> _Short problem_:
Repeat, exactly and in full, the lines of the listing below, but without any pictures.

> _Records for the task_:
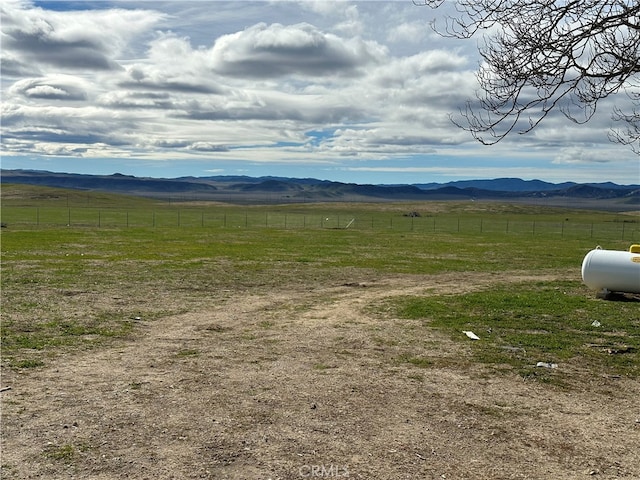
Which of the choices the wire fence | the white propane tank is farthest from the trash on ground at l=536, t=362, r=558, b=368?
the wire fence

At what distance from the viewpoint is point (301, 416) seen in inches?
303

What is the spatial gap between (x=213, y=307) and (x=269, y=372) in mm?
6819

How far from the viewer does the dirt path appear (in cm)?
629

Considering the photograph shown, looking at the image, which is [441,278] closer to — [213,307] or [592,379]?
[213,307]

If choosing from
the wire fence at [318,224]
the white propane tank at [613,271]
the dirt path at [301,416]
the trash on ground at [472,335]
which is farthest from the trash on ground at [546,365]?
the wire fence at [318,224]

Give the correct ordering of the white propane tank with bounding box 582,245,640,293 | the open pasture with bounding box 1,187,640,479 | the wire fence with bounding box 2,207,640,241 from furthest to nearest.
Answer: the wire fence with bounding box 2,207,640,241, the white propane tank with bounding box 582,245,640,293, the open pasture with bounding box 1,187,640,479

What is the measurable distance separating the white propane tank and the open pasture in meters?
0.49

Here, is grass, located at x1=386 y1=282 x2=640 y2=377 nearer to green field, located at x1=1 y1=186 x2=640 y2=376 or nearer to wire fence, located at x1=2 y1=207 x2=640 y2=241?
green field, located at x1=1 y1=186 x2=640 y2=376

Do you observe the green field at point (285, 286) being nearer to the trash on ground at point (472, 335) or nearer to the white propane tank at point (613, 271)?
the trash on ground at point (472, 335)

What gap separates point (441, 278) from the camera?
78.5ft

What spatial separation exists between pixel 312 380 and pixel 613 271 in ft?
43.3

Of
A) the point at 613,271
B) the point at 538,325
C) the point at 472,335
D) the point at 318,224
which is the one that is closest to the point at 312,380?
the point at 472,335

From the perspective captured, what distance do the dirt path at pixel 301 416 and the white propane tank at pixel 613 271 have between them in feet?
30.6

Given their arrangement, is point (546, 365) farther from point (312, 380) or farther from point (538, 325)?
point (312, 380)
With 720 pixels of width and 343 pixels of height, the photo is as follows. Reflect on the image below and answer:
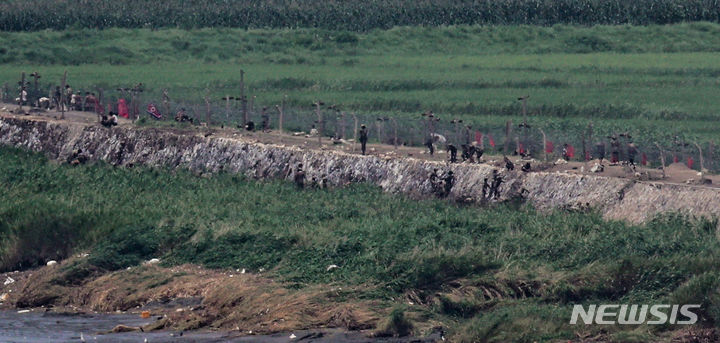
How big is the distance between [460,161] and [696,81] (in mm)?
18809

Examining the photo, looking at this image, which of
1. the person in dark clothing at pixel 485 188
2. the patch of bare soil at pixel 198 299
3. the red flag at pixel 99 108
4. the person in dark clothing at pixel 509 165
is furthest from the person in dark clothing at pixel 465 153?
the red flag at pixel 99 108

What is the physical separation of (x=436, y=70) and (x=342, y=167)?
21443mm

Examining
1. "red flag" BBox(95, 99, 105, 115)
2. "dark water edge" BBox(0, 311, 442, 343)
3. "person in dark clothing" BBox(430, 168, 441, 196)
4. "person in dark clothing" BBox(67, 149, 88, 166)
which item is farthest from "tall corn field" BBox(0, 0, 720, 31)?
"dark water edge" BBox(0, 311, 442, 343)

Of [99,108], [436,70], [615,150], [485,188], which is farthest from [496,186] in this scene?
[436,70]

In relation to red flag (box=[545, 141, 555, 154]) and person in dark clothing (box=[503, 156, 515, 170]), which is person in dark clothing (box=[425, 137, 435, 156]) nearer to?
red flag (box=[545, 141, 555, 154])

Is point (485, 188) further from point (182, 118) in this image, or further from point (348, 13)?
point (348, 13)

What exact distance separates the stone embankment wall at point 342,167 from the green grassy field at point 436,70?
3.51 metres

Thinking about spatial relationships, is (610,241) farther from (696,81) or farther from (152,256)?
(696,81)

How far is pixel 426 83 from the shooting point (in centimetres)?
5491

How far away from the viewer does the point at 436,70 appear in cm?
5856

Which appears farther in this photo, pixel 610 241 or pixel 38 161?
pixel 38 161

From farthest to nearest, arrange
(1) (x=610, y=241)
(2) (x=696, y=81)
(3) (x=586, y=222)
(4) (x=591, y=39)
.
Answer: (4) (x=591, y=39), (2) (x=696, y=81), (3) (x=586, y=222), (1) (x=610, y=241)

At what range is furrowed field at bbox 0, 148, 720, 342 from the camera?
77.4 feet

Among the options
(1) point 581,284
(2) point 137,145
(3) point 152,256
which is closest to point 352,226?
(3) point 152,256
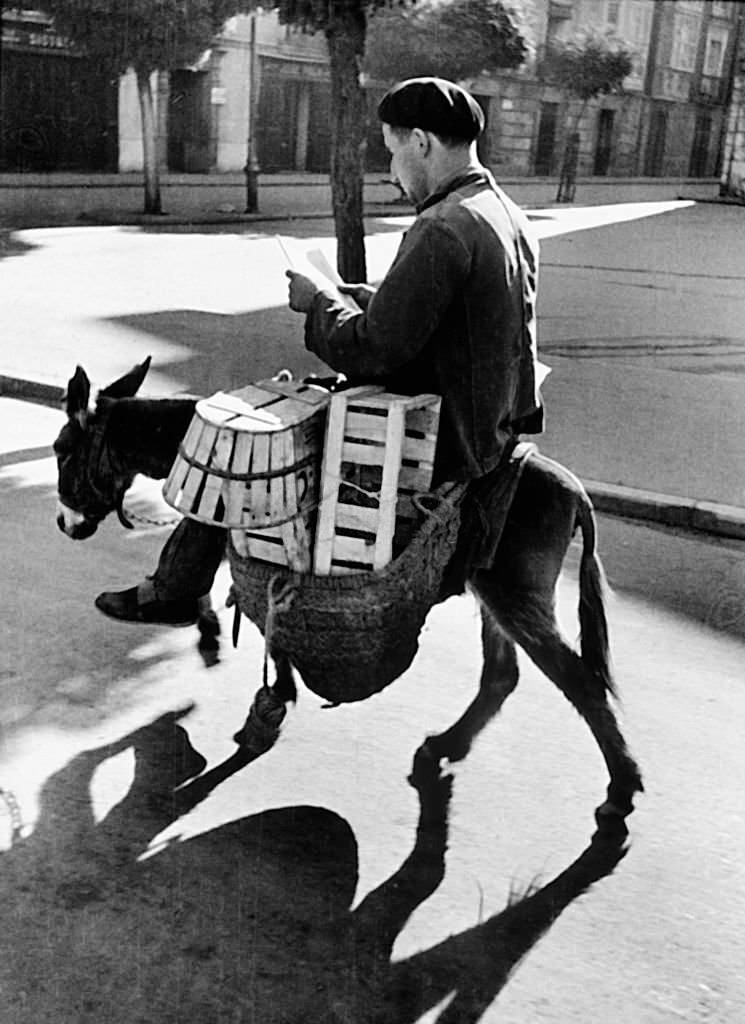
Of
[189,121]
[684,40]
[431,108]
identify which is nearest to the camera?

> _Final result_:
Which of the choices the wire fence | the white propane tank is farthest from the trash on ground at l=536, t=362, r=558, b=368?
the wire fence

At what distance from the viewpoint is point (301, 416) seen in inches?
303

What is the spatial gap between (x=213, y=307) and (x=269, y=372) in mm?
6819

How far from the viewer does the dirt path appear (in cm)?
629

Considering the photograph shown, looking at the image, which is [441,278] closer to — [213,307] or [592,379]?
[213,307]

If choosing from
the wire fence at [318,224]
the white propane tank at [613,271]
the dirt path at [301,416]
the trash on ground at [472,335]
which is farthest from the trash on ground at [546,365]?
the wire fence at [318,224]

Give the correct ordering of the white propane tank with bounding box 582,245,640,293 | the open pasture with bounding box 1,187,640,479 | the wire fence with bounding box 2,207,640,241 from furthest to nearest.
Answer: the wire fence with bounding box 2,207,640,241, the white propane tank with bounding box 582,245,640,293, the open pasture with bounding box 1,187,640,479

What is the measurable distance separating the white propane tank and the open pasture in meters?
0.49

Here, is grass, located at x1=386 y1=282 x2=640 y2=377 nearer to green field, located at x1=1 y1=186 x2=640 y2=376 or nearer to wire fence, located at x1=2 y1=207 x2=640 y2=241?
green field, located at x1=1 y1=186 x2=640 y2=376

Do you observe the green field at point (285, 286) being nearer to the trash on ground at point (472, 335) or nearer to the white propane tank at point (613, 271)?
the trash on ground at point (472, 335)

What gap separates point (441, 278) from the camera?
78.5ft

What spatial separation exists between pixel 312 380 and pixel 613 271 in ft?
43.3

Of
A) the point at 613,271
B) the point at 538,325
C) the point at 472,335
D) the point at 318,224
which is the one that is closest to the point at 312,380?
the point at 472,335

From the perspective captured, what distance do the dirt path at pixel 301 416 and the white propane tank at pixel 613 271 have between them in feet?
30.6

Given their arrangement, is point (546, 365) farther from point (312, 380) or farther from point (538, 325)?
point (312, 380)
With 720 pixels of width and 343 pixels of height, the photo is as follows. Reflect on the image below and answer:
How big is the distance between [460,161] and [696,81] (in mm)?
18809

Examining the photo, looking at this image, which of
1. the person in dark clothing at pixel 485 188
2. the patch of bare soil at pixel 198 299
3. the red flag at pixel 99 108
4. the person in dark clothing at pixel 509 165
is furthest from the person in dark clothing at pixel 465 153?
the red flag at pixel 99 108

What is the physical separation of (x=436, y=70) and (x=342, y=167)?
21443mm

Examining
1. "red flag" BBox(95, 99, 105, 115)
2. "dark water edge" BBox(0, 311, 442, 343)
3. "person in dark clothing" BBox(430, 168, 441, 196)
4. "person in dark clothing" BBox(67, 149, 88, 166)
which item is farthest from "tall corn field" BBox(0, 0, 720, 31)?
"dark water edge" BBox(0, 311, 442, 343)

Of [99,108], [436,70], [615,150], [485,188], which is farthest from [496,186] in this scene?
[436,70]

In relation to red flag (box=[545, 141, 555, 154]) and person in dark clothing (box=[503, 156, 515, 170]), which is person in dark clothing (box=[425, 137, 435, 156]) nearer to?
red flag (box=[545, 141, 555, 154])

Is point (485, 188) further from point (182, 118) in this image, or further from point (348, 13)?
point (348, 13)

What exact distance separates the stone embankment wall at point 342,167 from the green grassy field at point 436,70?
3.51 metres

Thinking about spatial relationships, is (610,241) farther from (696,81) or farther from (152,256)?
(696,81)

How far is pixel 426 83 from the shooting point (in centimetres)?
5491

How far away from the viewer does the point at 436,70 appear in cm?
5856

Which appears farther in this photo, pixel 610 241 or pixel 38 161?
pixel 38 161

From farthest to nearest, arrange
(1) (x=610, y=241)
(2) (x=696, y=81)
(3) (x=586, y=222)
(4) (x=591, y=39)
.
Answer: (4) (x=591, y=39), (2) (x=696, y=81), (3) (x=586, y=222), (1) (x=610, y=241)

At what range is furrowed field at bbox 0, 148, 720, 342 from the camera?
77.4 feet

Among the options
(1) point 581,284
(2) point 137,145
(3) point 152,256
which is closest to point 352,226?
(3) point 152,256
Of
[189,121]
[684,40]
[431,108]
identify which is nearest to the camera?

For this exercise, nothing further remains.